Aim of the exercise: Output the lines below as a JSON list of strings, one string per line, leaving out blank lines.

(Records from a collection)
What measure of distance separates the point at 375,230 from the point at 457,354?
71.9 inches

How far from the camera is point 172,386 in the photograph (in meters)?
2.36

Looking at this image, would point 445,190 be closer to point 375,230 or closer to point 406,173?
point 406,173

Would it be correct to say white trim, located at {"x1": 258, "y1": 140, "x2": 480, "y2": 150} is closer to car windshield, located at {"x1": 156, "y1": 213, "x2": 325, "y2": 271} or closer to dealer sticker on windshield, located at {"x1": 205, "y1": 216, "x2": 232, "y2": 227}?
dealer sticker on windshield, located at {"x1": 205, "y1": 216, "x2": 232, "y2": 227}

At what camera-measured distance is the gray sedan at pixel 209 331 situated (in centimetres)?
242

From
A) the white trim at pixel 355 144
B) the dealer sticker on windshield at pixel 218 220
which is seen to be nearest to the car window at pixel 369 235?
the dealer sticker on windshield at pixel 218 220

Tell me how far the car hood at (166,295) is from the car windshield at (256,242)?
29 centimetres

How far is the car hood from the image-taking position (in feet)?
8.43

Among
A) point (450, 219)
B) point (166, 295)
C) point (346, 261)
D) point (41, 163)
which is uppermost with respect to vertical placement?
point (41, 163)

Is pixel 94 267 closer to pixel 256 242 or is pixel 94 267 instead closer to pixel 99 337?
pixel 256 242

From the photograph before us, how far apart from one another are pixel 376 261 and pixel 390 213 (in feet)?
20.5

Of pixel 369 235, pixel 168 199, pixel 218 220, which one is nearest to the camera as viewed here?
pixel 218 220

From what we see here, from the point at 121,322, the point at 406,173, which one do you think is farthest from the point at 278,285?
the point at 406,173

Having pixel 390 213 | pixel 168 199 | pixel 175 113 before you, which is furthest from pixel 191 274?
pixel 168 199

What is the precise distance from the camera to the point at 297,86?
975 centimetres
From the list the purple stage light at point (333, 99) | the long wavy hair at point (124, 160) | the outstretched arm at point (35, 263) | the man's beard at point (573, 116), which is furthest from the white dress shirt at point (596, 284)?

Final result:
[
  "What measure of distance separates the point at 375,230 from the point at 457,354?",
  "71.9 inches",
  "How far from the camera is point 172,386 in the photograph (in meters)?",
  "2.36",
  "Looking at this image, would point 445,190 be closer to point 375,230 or closer to point 406,173?",
  "point 406,173",
  "Would it be correct to say white trim, located at {\"x1\": 258, \"y1\": 140, \"x2\": 480, \"y2\": 150} is closer to car windshield, located at {\"x1\": 156, \"y1\": 213, \"x2\": 325, \"y2\": 271} or closer to dealer sticker on windshield, located at {\"x1\": 205, \"y1\": 216, \"x2\": 232, \"y2\": 227}?",
  "dealer sticker on windshield, located at {\"x1\": 205, \"y1\": 216, \"x2\": 232, \"y2\": 227}",
  "At what camera-measured distance is the gray sedan at pixel 209 331 situated (in centimetres)?",
  "242",
  "From",
  "A) the white trim at pixel 355 144",
  "B) the dealer sticker on windshield at pixel 218 220",
  "which is seen to be nearest to the car window at pixel 369 235?",
  "the dealer sticker on windshield at pixel 218 220",
  "Tell me how far the car hood at (166,295) is from the car windshield at (256,242)?",
  "29 centimetres",
  "How far is the car hood from the image-taking position (in feet)?",
  "8.43",
  "Among",
  "A) point (450, 219)",
  "B) point (166, 295)",
  "C) point (346, 261)",
  "D) point (41, 163)",
  "which is uppermost with respect to vertical placement?",
  "point (41, 163)",
  "Is pixel 94 267 closer to pixel 256 242 or is pixel 94 267 instead closer to pixel 99 337?",
  "pixel 256 242",
  "From the photograph before us, how far apart from one another are pixel 376 261 and pixel 390 213 (in feet)?",
  "20.5",
  "Of pixel 369 235, pixel 168 199, pixel 218 220, which one is nearest to the camera as viewed here?",
  "pixel 218 220",
  "From what we see here, from the point at 121,322, the point at 406,173, which one do you think is farthest from the point at 278,285?",
  "the point at 406,173",
  "Having pixel 390 213 | pixel 168 199 | pixel 175 113 before you, which is furthest from pixel 191 274?",
  "pixel 168 199",
  "What is the precise distance from the camera to the point at 297,86?",
  "975 centimetres",
  "From the list the purple stage light at point (333, 99) | the long wavy hair at point (124, 160) | the outstretched arm at point (35, 263) | the man's beard at point (573, 116), which is furthest from the white dress shirt at point (596, 284)?"
]